The ability to place an instruction on the same line as a label is actually extremely useful. We indent so the assembler knows the difference between labels and instructions.

Edit: I found something even MORE interesting. At first I thought, "Oh, wait. You should have actually encountered a 'label multiply defined' error if what I said was true." BUT... nesasm actually doesn't give an error for a label defined twice if it points to the same location.

Code:
Pointer:
Pointer:

gives no errors.
Code:
Pointer:
 lda #$00;or any other random instruction
Pointer:

gives "label multiply defined".

Since an unknown instruction doesn't increment nesasm's internal counter (after all, how many bytes would it know to increment by?), a string of not indented code just means that all the labels point to the same location, so no "label multiply defined". That's fascinating to me. Even if this behavior were changed, (And I can actually think of a few good uses for this behavior) it would only give you "label multiply defined" if you used the same instruction not indented more than once.

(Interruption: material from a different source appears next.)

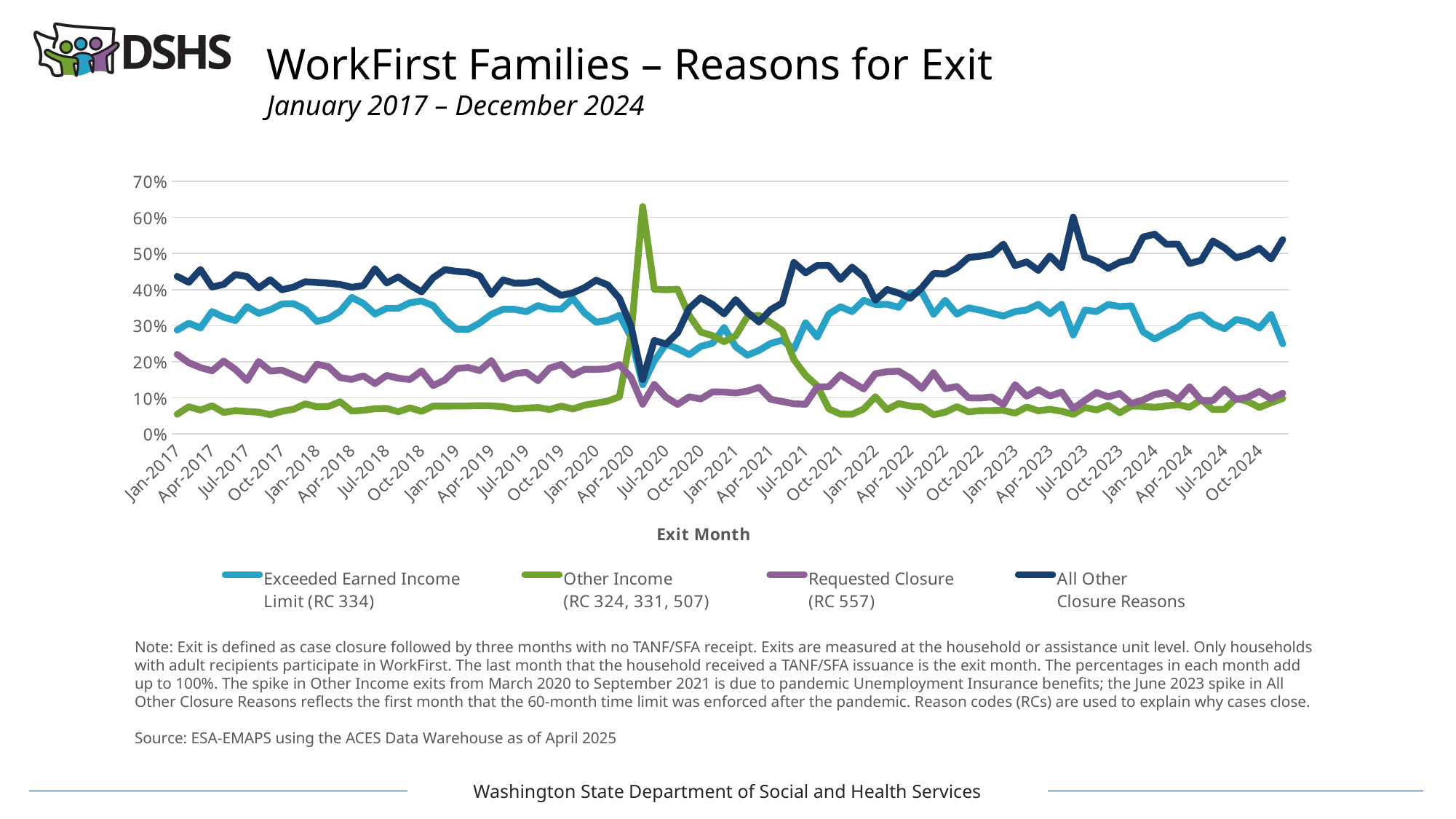
In Jan-2017, which is higher: All Other Closure Reasons or Exceeded Earned Income Limit (RC 334)? All Other Closure Reasons What kind of chart is shown on the slide? Line chart What is the label of the x axis? Exit Month Which series has the lowest value in Jan-2017? Other Income (RC 324, 331, 507) How many series does the legend list? 4 Which series has the highest value at the end of the chart in late 2024? All Other Closure Reasons Is the value for Requested Closure (RC 557) in Jan-2017 greater or less than 30%? less Is the value for Other Income (RC 324, 331, 507) in Jan-2017 greater or less than 10%? less Does the Requested Closure (RC 557) line rise or fall overall from Jan-2017 to the end of 2024? fall What is the title of the chart on the slide? WorkFirst Families – Reasons for Exit Is the peak value of the Other Income (RC 324, 331, 507) line greater or less than 60%? greater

To bring this back on topic, the fact that all your instructions are assembled to the same location ($E000) is the clue that you forgot to indent.

by on (#80902)
Ahh, I fixed it :D
The problem was that I had the LDA #HIGH(pointer), etc., stuff right after I set the space for pointer (while the ppu was still at ram $0000), I'm not sure why I put it there in the first place.. So I moved it to right before the background loop and it works :)

Those are some interesting syntax quirks Kasumi, but very informative, thanks. Should also help me interpret NESASM error messages a little better too.

by on (#80915)
I checked how ASM6 handles things. It turns any unrecognized keyword into a label regardless of how many spaces are before it, and treats any recognized keyword as an instruction or assembler command.

So in ASM6, instruction names can't be labels. But instructions do not require any spacing before them, and labels can be defined even with spaces before them.

I also tried it on TASM. In TASM, labels must be left-column aligned, and do not require a colon. You can use instruction names as labels in that assembler.